The third section, entitled CT and Radiation: Unique Considerations in Children, presents several points concerning the use of Ct among children. The authors write that the increase of CT in pediatrics is notable for the following reasons: first, CT is a large source of radiation exposure and accounts for the largest amount of medical radiation usage; second, although CT makes up only 5% of all x-ray imaging, 40-67% of medical radiation comes from CT exams; finally, when a CT exam is not needed or when the settings used provide an excessively high dosage, there will be a greater population dose, thus making it a potential public health issue. The authors continue on by stating that there are unique considerations with regard to children, which include increased radiosensitivity of certain tissues, especially in infants, a longer lifetime for the development of radiation-related cancer, and a lack of technique adjustments regarding the size of the child.
The fourth section, entitled Risks of Low-Level Radiation and CT, focuses on the debate of whether or not low-level radiation provides a significantly increased risk of developing cancer. According to the authors, there is support for and against this debate. On the one hand is the theory of hormesis, which states that low levels of radiation can be beneficial and protective. On the other hand is the belief that any amount of radiation can result in the development of cancer. The section concludes by stating that one major issue with this topic is that there is a lack of consensus with regard to radiation dose estimations and the risks involved.
The fifth section, entitled Strategies That Should Be Used For Minimizing Radiation Exposure, focuses on various tactics that can be used to reduce radiation exposure overall. There should be a fair use of CT, meaning that the need for the CT should be a real one, and if not necessary, then alternate methods should be used. The CT technique should be adjusted in the following ways: reduce the number of scans for each CT exam; limit coverage to answer clinical questions; consider the use of a breast shield; adjust settings based on indication, the area to be scanned, and the size of the child; and finally, the use new technology that makes automatic adjustments to radiation dosage during scanning.

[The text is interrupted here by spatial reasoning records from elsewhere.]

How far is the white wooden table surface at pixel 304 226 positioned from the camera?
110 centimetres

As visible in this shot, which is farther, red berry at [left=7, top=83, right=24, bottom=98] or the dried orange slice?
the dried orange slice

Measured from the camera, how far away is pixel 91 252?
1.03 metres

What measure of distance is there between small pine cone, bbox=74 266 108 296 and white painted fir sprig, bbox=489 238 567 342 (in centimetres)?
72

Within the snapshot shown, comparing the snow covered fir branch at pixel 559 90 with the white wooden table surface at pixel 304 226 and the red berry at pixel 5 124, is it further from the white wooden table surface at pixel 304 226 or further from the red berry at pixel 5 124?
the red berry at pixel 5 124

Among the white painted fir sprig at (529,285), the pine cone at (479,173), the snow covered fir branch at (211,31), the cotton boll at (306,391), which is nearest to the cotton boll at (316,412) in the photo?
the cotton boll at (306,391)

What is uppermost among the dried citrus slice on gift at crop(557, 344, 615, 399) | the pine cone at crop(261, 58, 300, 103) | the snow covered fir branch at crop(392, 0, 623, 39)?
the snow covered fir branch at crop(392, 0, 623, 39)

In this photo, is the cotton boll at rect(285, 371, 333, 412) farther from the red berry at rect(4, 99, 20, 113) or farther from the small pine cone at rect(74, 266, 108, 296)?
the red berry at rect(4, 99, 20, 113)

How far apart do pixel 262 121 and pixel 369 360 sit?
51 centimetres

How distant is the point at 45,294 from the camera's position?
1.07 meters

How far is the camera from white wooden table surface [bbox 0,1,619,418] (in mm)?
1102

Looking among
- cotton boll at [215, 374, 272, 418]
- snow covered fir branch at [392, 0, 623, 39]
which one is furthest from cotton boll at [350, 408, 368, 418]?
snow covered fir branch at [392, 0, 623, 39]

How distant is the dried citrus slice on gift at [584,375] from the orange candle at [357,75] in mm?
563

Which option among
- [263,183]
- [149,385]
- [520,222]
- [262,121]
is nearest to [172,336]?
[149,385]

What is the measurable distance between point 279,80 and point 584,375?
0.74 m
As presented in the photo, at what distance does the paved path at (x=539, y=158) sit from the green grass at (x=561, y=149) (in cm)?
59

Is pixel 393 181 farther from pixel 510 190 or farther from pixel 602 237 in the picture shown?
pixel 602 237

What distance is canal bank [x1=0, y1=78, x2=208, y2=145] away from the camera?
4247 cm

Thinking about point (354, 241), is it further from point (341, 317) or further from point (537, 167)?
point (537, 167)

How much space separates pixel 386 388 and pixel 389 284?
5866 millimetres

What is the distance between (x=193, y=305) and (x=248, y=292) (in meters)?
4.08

The article concludes in the final section by stating that CT usage is extremely important with regard to infants and children. Therefore, it is important for pediatric health care providers understand the benefits and risks of CT radiation exposure, and work with radiologists to develop ways to reduce the radiation levels children and infants are exposed to. This in turn will lead to a diminishment in the risk of cancer development. Thus, the goal of the article, which was to present a concise picture of the issue of CT usage and radiation exposure with regard to children has been fully met. What remains to be seen is if the methods suggested for reducing risks associated with CT usage among children will be implemented.